### Required work:
Within this material, how many lines have the string "Vietnam" in them? The answer is a number, with nothing added.

*** Begin section ***

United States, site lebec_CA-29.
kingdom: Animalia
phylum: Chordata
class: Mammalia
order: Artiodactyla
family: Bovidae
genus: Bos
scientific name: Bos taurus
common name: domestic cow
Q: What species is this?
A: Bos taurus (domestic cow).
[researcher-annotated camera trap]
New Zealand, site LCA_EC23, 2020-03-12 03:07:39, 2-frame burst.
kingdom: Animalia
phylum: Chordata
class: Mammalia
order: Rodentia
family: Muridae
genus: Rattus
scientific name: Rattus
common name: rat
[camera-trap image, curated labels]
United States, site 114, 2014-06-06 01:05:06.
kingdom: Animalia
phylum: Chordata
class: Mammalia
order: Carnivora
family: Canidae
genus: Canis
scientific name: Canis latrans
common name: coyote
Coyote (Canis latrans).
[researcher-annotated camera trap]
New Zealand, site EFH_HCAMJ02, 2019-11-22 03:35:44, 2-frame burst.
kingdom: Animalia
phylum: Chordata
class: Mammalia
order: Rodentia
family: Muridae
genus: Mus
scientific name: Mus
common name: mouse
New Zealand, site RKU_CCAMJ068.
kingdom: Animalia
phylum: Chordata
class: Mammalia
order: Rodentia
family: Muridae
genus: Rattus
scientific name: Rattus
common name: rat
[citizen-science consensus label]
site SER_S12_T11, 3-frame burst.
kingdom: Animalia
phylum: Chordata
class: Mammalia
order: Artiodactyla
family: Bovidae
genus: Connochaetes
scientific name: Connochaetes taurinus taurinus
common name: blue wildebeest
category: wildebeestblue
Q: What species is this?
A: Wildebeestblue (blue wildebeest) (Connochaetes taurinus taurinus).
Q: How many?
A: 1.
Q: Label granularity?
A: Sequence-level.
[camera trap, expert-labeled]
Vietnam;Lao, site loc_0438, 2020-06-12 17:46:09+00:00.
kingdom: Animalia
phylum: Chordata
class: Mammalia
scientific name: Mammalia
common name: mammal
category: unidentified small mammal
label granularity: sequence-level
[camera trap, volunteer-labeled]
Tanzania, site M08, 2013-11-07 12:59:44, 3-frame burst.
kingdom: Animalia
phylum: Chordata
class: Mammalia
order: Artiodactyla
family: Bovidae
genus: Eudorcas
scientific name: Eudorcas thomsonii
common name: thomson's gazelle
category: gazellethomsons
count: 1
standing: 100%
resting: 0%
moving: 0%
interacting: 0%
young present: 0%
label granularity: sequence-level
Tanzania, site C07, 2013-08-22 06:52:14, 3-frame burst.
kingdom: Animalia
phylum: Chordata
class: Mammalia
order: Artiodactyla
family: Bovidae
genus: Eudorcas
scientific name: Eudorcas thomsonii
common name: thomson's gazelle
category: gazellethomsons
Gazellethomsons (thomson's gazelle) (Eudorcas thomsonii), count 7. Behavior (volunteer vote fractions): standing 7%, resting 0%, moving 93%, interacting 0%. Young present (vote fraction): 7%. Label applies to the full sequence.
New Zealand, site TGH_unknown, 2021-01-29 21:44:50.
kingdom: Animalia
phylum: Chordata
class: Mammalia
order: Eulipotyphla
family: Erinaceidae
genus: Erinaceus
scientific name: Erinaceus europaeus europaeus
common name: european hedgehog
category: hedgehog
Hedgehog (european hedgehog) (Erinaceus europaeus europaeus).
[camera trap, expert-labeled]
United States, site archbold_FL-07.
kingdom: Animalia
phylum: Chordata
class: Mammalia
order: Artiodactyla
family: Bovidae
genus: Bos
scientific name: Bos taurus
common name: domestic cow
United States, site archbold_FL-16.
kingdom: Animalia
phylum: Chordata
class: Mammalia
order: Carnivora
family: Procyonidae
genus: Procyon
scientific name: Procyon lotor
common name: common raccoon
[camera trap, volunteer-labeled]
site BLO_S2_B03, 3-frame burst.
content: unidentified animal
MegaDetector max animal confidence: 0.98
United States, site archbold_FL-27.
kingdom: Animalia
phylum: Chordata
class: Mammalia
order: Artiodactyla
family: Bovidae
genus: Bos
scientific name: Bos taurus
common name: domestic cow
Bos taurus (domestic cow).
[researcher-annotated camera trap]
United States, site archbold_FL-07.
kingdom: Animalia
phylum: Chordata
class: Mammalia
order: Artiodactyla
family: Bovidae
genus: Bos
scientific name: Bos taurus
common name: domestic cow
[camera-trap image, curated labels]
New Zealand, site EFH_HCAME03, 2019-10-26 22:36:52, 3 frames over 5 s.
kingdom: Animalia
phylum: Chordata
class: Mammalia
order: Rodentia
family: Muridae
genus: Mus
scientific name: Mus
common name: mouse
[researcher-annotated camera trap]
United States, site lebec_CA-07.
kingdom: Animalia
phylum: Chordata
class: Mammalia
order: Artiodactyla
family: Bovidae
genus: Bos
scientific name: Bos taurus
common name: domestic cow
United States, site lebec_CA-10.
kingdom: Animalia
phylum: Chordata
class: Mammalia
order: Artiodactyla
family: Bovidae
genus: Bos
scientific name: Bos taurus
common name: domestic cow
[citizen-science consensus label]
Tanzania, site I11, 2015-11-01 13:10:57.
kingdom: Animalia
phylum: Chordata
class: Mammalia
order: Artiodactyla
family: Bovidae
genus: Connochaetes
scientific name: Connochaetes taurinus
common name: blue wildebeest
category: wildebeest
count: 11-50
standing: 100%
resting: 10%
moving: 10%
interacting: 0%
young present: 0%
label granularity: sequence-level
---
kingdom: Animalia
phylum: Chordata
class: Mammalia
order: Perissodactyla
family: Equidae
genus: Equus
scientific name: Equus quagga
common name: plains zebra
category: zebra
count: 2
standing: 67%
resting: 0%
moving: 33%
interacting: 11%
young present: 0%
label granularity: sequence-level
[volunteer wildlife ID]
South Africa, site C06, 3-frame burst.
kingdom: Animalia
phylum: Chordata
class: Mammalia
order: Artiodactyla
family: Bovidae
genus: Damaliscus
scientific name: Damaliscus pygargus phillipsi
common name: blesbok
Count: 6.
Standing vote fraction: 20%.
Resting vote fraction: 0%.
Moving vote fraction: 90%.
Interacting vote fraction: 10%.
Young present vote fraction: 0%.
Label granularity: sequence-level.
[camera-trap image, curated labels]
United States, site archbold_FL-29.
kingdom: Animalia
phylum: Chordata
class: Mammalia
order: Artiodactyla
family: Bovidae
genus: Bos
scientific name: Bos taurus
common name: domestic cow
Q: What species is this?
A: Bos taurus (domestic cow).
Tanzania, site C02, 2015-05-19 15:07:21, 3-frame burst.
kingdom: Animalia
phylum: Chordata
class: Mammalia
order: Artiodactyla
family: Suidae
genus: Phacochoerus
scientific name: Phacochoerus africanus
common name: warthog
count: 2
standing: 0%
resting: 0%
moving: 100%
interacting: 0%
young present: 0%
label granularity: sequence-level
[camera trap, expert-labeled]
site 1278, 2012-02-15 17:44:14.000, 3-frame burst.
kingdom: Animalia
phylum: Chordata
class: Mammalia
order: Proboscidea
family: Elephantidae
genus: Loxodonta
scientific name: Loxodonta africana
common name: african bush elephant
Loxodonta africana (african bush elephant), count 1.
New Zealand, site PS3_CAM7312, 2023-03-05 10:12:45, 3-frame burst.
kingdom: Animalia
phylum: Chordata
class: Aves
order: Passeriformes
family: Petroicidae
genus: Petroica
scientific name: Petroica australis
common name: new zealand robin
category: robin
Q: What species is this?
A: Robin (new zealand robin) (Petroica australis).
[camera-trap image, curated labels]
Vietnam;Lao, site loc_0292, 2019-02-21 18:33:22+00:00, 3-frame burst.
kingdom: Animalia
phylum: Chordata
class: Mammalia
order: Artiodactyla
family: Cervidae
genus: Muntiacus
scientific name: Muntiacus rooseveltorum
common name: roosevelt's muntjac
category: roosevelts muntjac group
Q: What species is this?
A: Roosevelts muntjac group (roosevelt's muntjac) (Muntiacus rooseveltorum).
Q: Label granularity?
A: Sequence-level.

*** End section ***

### Reply to the exercise:
2